Most children who qualify under tests 1, 2, 3, or 4 need prove no further connection to the insured. The statute requires that to be eligible a child must be "dependent" on the insured, but then establishes a conclusive presumption of "dependency" that applies in most cases. If the child is eligible under test 1 as the adopted or the "legitimate" child of the insured, the child is deemed "dependent." If the child fails to qualify under test 1 but qualifies under either test 2 or test 3, the child is deemed "legitimate" and thus deemed "dependent." Test 4 contains an explicit dependency requirement. If it is satisfied there is no further one.

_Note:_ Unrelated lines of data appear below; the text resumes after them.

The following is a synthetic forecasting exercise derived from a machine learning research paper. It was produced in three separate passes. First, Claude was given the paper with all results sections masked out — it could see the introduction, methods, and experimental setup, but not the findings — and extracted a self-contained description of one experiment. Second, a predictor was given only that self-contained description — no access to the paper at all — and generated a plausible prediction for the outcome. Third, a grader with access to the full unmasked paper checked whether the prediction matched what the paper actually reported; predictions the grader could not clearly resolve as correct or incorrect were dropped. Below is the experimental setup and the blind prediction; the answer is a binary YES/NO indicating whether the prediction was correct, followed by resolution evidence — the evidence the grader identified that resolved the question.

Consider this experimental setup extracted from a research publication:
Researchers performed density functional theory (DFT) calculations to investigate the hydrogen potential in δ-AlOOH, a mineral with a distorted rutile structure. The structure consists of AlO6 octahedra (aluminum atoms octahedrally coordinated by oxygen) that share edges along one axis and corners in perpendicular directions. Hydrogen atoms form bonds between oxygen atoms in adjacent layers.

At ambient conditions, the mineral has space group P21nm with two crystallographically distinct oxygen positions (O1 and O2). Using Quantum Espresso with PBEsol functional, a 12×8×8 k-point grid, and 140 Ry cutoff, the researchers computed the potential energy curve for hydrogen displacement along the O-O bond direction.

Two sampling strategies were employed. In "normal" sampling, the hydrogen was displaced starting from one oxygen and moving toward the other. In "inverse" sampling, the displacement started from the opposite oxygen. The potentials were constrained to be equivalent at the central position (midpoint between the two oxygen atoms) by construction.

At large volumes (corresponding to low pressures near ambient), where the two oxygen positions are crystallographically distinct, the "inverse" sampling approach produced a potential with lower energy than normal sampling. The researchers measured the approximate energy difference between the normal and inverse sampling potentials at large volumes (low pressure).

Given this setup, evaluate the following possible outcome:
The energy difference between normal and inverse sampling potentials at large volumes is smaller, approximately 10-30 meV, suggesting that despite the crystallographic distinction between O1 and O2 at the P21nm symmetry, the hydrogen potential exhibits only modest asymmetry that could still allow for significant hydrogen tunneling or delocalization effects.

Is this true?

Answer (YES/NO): NO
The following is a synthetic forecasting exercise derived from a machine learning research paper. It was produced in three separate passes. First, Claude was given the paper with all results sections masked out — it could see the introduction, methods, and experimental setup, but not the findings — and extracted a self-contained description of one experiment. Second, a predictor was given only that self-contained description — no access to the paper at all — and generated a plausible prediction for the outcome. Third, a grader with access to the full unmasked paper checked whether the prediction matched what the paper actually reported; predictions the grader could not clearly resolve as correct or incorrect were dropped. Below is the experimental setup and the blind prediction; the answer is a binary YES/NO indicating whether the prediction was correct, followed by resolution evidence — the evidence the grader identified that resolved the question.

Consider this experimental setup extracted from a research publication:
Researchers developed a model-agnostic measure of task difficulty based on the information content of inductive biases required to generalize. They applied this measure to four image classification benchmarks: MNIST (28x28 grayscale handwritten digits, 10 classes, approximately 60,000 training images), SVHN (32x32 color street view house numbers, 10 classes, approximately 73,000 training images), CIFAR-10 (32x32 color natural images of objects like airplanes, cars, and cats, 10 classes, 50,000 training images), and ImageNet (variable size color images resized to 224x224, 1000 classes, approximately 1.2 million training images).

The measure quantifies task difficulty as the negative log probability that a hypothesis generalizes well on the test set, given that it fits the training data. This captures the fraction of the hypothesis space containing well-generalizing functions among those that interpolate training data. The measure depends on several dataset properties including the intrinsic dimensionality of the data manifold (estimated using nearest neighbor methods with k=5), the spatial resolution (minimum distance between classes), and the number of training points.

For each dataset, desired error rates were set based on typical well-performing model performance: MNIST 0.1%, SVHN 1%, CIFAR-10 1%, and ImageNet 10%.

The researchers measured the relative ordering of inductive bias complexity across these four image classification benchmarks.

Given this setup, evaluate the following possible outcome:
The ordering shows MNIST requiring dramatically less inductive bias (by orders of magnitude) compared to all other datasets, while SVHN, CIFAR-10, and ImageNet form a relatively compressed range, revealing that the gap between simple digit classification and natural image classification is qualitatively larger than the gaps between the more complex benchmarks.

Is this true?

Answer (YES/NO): NO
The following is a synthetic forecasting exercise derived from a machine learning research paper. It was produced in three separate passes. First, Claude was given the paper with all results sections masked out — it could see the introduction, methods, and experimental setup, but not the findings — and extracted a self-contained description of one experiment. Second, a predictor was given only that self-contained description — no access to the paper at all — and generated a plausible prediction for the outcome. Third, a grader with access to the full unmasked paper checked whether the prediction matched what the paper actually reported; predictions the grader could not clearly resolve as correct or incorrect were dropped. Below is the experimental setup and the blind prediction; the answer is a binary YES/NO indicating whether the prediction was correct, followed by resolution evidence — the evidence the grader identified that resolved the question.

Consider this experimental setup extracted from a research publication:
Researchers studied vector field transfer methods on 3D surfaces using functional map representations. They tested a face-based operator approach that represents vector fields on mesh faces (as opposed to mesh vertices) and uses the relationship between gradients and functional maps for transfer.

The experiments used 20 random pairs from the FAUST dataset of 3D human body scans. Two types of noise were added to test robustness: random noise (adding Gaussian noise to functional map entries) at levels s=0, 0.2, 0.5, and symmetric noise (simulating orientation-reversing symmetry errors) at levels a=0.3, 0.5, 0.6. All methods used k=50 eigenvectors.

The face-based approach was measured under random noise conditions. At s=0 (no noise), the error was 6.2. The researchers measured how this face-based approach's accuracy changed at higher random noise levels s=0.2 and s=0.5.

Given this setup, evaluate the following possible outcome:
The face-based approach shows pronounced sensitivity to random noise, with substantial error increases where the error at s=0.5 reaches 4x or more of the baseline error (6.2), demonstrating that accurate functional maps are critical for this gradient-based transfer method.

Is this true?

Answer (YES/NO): NO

In addition to these rules there are special provisions for stepchildren and grandchildren that allow them to qualify in some circumstances without meeting any of the above tests.

Contents

  1. Overview
  2. Status as a Child of the Insured Worker – State Law
    1. In General
    2. Effect of State Law Presumptions
  3. Status as a Child of the Insured Worker - Social Security Act Recognition of Child Who Fails to Meet State Law Tests
    1. In General
    2. Living with or Supported by
    3. Proof of Parentage and Actual Dependency
    4. Written Acknowledgement
    5. Court Order of Support
    6. Child of a Defective Ceremonial Marriage
  4. Children Born after the Worker’s Death
  5. Adopted Children
    1. Formally Adopted
    2. Equitably Adopted
    3. Adopted by a Grandparent
  6. Stepchildren
  7. Grandchildren
  8. Effect of a Child's Marriage
  9. Benefit Amount
    1. Before Adjustments
    2. Reduction Due to Family Maximum
    3. Reduction Due to Earnings
  10. The Need to File an Application
  11. Payment of Benefit to Child's Parent or Some Other "Representative Payee"
  12. Supporting and Elaborating References

2. Status as a Child of the Insured Worker – State Law

a. In General

For children the Act refers only to the law "applied in determining the devolution of intestate personal property by the courts of the [relevant] State." 42 U.S.C. § 416(h)(2)(A). Although distinctions may arise in other legal settings, "applicants who according to such law would have the same status relative to taking intestate personal property as a child ... shall be deemed such." Thus, for example the question about a child of a worker who died domiciled in Texas is whether the child can inherit. If the child is an acknowledged child born outside of marriage, the question becomes whether such children would inherit under Texas law. In Moorehead v. Bowen784 F.2d 978 (9th Cir. 1986), the court held that under Texas intestate succession law of the time only "legitimate" children inherited personal property. However, it determined that Texas courts would, on the question of legitimacy, look to the law of the state where all the acts bearing on status took place. Since that state was California, it applied California law. Further, since California law allowed children to take as legitimate if the "father receives the child into his home and openly holds ... [it] out as his natural child," the child claimant in Moorehead was found eligible.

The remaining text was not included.